Evolutionary Theory: Why Does the Yak Have to Yak so Much?!

Yak yakking
Yak: “I may be down and out but I’m sober today, dammit!”

Yakking is the perennial habit of having to yak – by this parlance we mean talking to an excessively lengthy or even prolixity heavy level. People who yak often describe themselves as “bubbly”, which is a definition for most other people which means: “an extreme irritation”.

The yak is a long-haired bovid which is the tramp of the bovid genus. Utterly unkempt and mildly analogous to modern day Nick Nolte (Mr. Nolte was considered a Hollywood hunk when he was younger), the yak does its thing by making loud noises which can be considered as yakking. You may, or may not, subscribe to the consideration the yak is a touch loquacious. We sure don’t! Thusly, we’re here to exonerate the yak of its name and put blame on stupid humans and their stupidity.

To Yak or Not to Yak?

The yak is one of nature’s most banal looking creatures. It kind of looks like a really hairy cow, thusly rendering it an odd mix between a bull, cow, horse, and a small amount of the hedgehog (arguably, in that we argue this possibility).

It typically grazes on fields making grunting noises of satisfaction in between bouts of defecating and urinating. The grotesque noises it racks up certainly would suggest it can be added to the list of things which yak too much.

The yak can be domesticated, of course, and you could add one to your household for the princely sum of a few thousand pounds or dollars. Given the malodorous nature of these beats, we’d recommend you at least keep it in your garden.
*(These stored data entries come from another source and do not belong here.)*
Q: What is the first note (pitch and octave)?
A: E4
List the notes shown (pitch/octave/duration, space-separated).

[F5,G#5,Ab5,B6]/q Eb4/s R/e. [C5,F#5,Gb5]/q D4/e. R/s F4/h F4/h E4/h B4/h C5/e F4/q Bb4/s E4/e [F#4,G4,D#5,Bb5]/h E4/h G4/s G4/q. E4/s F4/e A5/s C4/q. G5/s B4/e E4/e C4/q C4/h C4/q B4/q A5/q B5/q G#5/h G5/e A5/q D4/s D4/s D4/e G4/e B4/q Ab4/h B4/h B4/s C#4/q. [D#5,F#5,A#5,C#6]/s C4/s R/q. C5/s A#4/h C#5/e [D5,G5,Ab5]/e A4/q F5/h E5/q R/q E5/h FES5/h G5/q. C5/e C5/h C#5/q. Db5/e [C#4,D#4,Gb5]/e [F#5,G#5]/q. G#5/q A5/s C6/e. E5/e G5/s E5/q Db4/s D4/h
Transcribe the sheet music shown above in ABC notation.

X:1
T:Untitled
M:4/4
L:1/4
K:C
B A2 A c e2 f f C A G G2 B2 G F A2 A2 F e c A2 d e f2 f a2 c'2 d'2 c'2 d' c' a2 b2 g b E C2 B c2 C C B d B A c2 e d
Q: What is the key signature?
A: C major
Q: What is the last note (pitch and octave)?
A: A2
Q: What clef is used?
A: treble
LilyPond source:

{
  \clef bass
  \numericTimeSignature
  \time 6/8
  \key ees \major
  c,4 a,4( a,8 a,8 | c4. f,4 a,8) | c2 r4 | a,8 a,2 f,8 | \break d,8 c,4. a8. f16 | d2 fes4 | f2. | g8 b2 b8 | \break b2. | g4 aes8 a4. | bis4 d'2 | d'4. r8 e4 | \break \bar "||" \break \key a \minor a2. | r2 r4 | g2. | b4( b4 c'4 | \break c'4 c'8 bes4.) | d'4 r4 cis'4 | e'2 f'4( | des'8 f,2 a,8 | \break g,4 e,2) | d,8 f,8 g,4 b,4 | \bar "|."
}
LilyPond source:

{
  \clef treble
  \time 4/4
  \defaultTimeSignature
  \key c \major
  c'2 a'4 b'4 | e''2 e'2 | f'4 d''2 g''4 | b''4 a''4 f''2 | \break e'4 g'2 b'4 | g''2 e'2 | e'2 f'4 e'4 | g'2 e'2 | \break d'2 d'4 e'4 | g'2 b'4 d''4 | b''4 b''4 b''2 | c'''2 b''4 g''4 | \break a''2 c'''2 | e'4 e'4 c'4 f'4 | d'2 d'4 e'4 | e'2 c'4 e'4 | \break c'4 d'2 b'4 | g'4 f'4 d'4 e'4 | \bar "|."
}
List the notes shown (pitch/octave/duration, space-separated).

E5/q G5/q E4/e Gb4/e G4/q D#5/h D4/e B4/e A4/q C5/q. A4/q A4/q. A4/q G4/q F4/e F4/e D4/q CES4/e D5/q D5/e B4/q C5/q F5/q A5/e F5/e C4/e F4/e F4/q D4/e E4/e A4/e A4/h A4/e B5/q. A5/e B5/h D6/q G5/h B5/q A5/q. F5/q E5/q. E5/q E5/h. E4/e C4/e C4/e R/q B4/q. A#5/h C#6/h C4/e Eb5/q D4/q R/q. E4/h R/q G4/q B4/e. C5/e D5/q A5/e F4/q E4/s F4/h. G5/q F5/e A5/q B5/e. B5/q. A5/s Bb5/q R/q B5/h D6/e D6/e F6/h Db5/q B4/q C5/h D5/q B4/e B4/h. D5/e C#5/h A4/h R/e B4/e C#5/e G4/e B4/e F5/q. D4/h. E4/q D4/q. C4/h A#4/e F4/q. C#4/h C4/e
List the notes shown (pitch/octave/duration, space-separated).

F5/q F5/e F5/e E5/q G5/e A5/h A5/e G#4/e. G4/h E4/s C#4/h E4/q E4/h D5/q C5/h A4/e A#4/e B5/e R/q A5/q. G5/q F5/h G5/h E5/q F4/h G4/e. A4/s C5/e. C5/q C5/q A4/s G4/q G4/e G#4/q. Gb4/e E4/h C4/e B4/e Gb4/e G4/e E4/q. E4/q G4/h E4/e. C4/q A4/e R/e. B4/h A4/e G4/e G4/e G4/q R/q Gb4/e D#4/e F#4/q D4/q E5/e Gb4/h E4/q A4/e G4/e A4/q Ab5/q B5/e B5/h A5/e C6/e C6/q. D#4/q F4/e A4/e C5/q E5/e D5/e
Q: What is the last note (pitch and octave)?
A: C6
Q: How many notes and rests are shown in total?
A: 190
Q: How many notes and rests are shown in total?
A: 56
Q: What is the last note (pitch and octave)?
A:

If you don’t have a garden, don’t buy a yak – that’s our saying.

As for the notion they yak. No. They stink like rotten cow manure, but they don’t make a particularly offensive amount of noise. Indeed, humans have to be the nosiest creatures in existence. Give a dog a bone and he or she is happy and adorable – give a human a smartphone and he or she becomes a colossal irritation and danger to themselves. So, humans, you have a lot to answer for!

Sounds Like a Load of Yakkity Yak to us, Professional Moron!

You can’t argue with science, fools! Evolutionary theory has taught us that humans need to yak in order to dial out the staggering nihilism which surrounds them. Similarly, the yak must dial out the abject banality of its existence by dressing up as Nick Nolte as, you know, whilst he may be off the rails he’s at least having an exciting time due to this.

In conclusion, whilst we feel we’ve not established anything but incoherent gibberish today, it has allowed us to repeatedly use the term “yak” across a wide variety of spectrums (by wide we mean two). Consequently, we expect this blog post to rank extremely well for the keyword “yak” which should claim us more organic search traffic as we scale Google’s SERPs through mindless inanity.


  1. Wow, I did not realize how adorable the Yak is visually. I’m in love! (I really am…how lovable!)
    Also, I’m inspired to design a Yak sweater. Of course it would be made from sheep wool and cotton, and wouldn’t yak at all. However, I’m sure Nick Nolte & all smart phone bearing humans would be crazed to own one.
    Wish I had a Yak of my own, but I don’t have a yard.


    • They are kind of cool looking. Oh man, a yak sweater (or gown) would be amazing! You could force Nick Nolte to wear one as well, that’d be the moment of the effing year!

      No yard? No problem! So long as you have a working bathtub the yak will patiently and proudly stand in it for a few minutes without being too distressed.